Rentrée scolaire: la maternité vide les salles de classe

10 mois

À Bangolo, le préfet tire la sonnette d’alarme. Une vague de grossesses parmi les enseignantes menace la rentrée scolaire. Le prolongement légal du congé de maternité, bien qu’avantageux pour les femmes, pose de sérieux défis au fonctionnement des écoles.

Le préfet de Bangolo, Boka Kouassi Vincent, s’est dit préoccupé par la situation inédite dans les établissements scolaires de son département.

Lors de la réunion de rentrée, il a révélé qu’une part importante du personnel enseignant féminin attendait un enfant cette année.

« Plus des trois quarts de nos institutrices sont enceintes », a-t-il déclaré devant les acteurs de l’éducation, visiblement désemparé.

Cette réalité provoque une avalanche de congés maternité et de paternité, créant un déséquilibre sévère dans la gestion pédagogique.

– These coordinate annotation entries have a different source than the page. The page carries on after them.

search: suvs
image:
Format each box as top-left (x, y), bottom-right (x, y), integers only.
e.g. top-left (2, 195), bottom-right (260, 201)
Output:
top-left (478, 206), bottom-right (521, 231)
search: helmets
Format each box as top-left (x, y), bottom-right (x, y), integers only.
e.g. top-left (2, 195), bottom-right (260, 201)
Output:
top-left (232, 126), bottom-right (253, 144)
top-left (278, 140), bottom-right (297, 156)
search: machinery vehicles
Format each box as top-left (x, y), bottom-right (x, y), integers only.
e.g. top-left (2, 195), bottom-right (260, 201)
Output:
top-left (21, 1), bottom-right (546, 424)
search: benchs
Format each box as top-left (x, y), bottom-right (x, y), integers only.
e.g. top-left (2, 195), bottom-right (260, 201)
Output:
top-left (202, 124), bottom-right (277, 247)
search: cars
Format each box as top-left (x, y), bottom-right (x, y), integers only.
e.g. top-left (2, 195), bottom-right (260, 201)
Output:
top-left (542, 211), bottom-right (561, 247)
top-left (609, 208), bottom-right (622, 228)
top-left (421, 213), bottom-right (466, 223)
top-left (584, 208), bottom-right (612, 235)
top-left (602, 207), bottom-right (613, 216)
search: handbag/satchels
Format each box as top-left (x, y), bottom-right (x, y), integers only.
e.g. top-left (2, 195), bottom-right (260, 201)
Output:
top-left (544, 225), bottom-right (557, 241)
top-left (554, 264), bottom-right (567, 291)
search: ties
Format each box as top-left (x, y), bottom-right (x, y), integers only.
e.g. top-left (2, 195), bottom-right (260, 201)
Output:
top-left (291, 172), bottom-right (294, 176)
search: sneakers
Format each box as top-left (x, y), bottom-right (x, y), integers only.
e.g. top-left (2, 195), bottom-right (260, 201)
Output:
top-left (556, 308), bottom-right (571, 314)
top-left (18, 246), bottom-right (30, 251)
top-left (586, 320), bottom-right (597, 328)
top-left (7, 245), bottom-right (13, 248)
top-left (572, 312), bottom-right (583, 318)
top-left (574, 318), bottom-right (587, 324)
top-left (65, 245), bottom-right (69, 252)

Le vide dans les salles devient criant, alors que l’année scolaire 2025-2026 vient à peine de démarrer dans la région.

Le préfet précise que la loi autorise ces congés, mais leur concentration massive cette année complique fortement l’organisation scolaire.

Depuis mars 2025, la durée du congé de maternité dans la fonction publique est passée de trois à six mois.

La réforme accorde huit semaines avant l’accouchement, seize semaines après, pour mieux protéger la santé des femmes fonctionnaires.

Les enseignants masculins ne sont pas en reste : trente jours de congé leur sont octroyés à la naissance d’un enfant.

Résultat : couples enseignants en arrêt simultané, écoles sous-dotées, élèves dispersés, et encadrements pédagogiques parfois désorganisés dans plusieurs établissements.

L’administration locale demande des mesures d’ajustement urgentes pour éviter un effondrement silencieux de la qualité de l’enseignement à Bangolo.

La situation relance aussi le débat sur l’équilibre entre droits sociaux et exigences de service public dans l’administration ivoirienne.

Face à cette vague inattendue de maternités, le préfet invite les autorités éducatives à trouver des solutions pour pallier les absences.